O Ministério do Interior da Síria anunciou em 17 de julho de 2026 que o grupo extremista Estado Islâmico foi responsável pelo atentado contra a Igreja Mar Elias, em Dweila, região de Damasco. Segundo informações divulgadas pela agência oficial de notícias síria SANA, o ataque fez parte de uma estratégia mais ampla para enfraquecer a coesão social e estimular divisões dentro da sociedade síria.
O atentado ocorreu em 22 de junho de 2025. Na ocasião, 22 cristãos perderam a vida, além de outras três pessoas, entre elas o autor do ataque.
Logo após o incidente, as autoridades já haviam apontado o Estado Islâmico como principal suspeito. Agora, a investigação apresentada pelo governo reforça essa conclusão.
Ataques planejados contra diferentes comunidades
De acordo com o vice-ministro do Interior, major-general Abdul Qader Tahan, as forças de segurança também impediram uma tentativa de ataque ao santuário Sayyida Zainab, local considerado sagrado pelos muçulmanos xiitas.

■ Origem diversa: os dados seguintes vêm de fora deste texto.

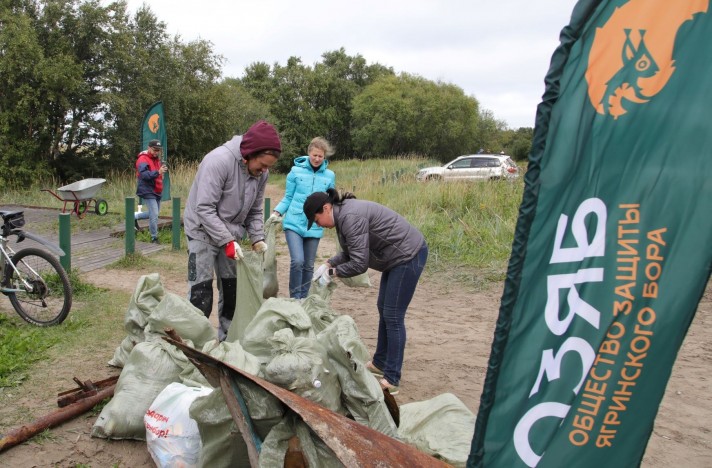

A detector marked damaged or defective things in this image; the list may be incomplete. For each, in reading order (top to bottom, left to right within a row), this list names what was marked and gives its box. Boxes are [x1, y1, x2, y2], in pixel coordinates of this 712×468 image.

rusted metal debris [0, 382, 114, 452]
rusted metal debris [57, 374, 119, 408]
rusted metal debris [165, 336, 450, 468]
rusty metal sheet [167, 338, 450, 466]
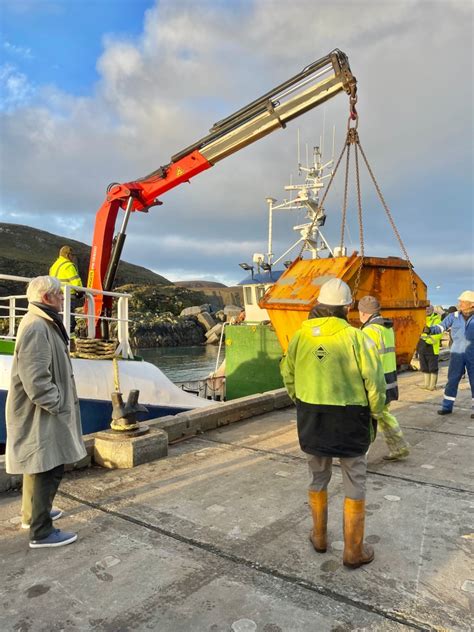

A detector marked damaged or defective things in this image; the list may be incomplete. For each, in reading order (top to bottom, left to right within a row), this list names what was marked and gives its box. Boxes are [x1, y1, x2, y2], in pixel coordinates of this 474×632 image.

rusty metal container [262, 254, 428, 368]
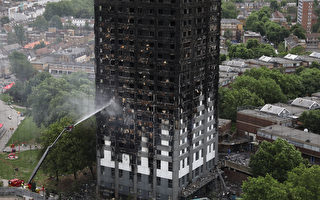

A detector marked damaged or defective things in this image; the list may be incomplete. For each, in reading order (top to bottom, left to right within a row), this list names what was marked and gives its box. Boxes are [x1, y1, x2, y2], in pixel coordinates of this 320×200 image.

charred high-rise building [94, 0, 220, 199]
burned facade [94, 0, 220, 199]
damaged cladding [94, 0, 221, 199]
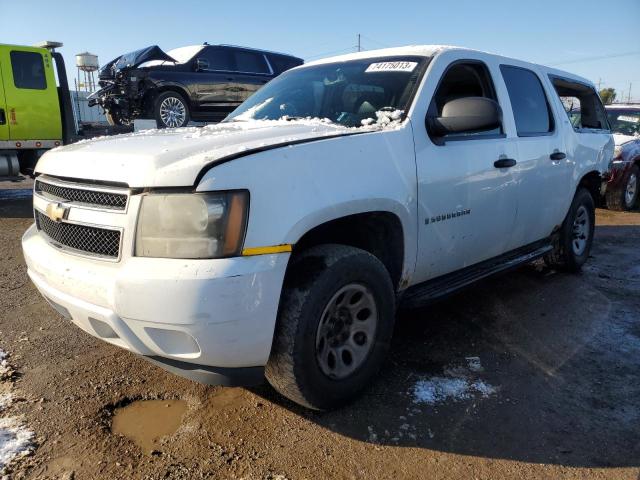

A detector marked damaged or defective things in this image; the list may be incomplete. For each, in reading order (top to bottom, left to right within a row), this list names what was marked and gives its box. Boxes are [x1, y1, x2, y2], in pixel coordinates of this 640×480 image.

Segundo as autoridades, o Estado Islâmico aproveitou o período de instabilidade após a mudança no cenário político sírio para deslocar integrantes do grupo para áreas urbanas. O objetivo seria atingir diferentes segmentos da população e ampliar tensões religiosas e sociais.
Tahan afirmou que os ataques planejados contra o santuário xiita e a igreja cristã buscavam provocar conflitos sectários e reduzir a confiança da população nas instituições reconstruídas após a transição política.

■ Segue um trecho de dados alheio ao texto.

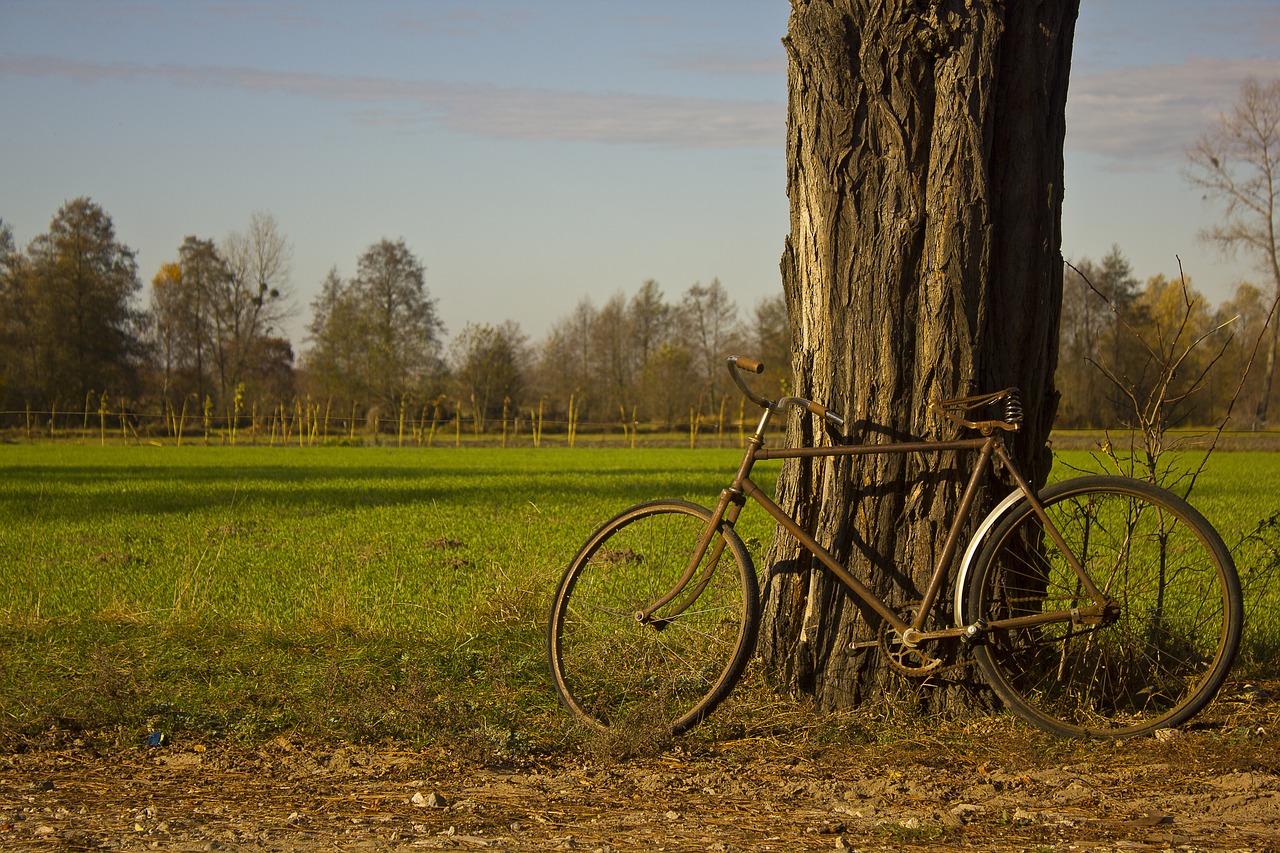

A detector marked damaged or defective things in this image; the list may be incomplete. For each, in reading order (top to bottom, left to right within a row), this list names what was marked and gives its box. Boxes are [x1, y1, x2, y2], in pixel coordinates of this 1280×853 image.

rusty vintage bicycle [548, 354, 1240, 740]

Operações contra o Estado Islâmico
As autoridades sírias informaram que intensificaram as ações de combate ao terrorismo nos últimos meses. Entre as medidas adotadas estão operações contra redes de financiamento do grupo extremista e a identificação de células ativas.
Segundo o Ministério do Interior, aproximadamente 1.300 suspeitos de ligação com o Estado Islâmico foram detidos recentemente, incluindo líderes considerados estratégicos. Além disso, 34 células do grupo teriam sido desmanteladas durante o período.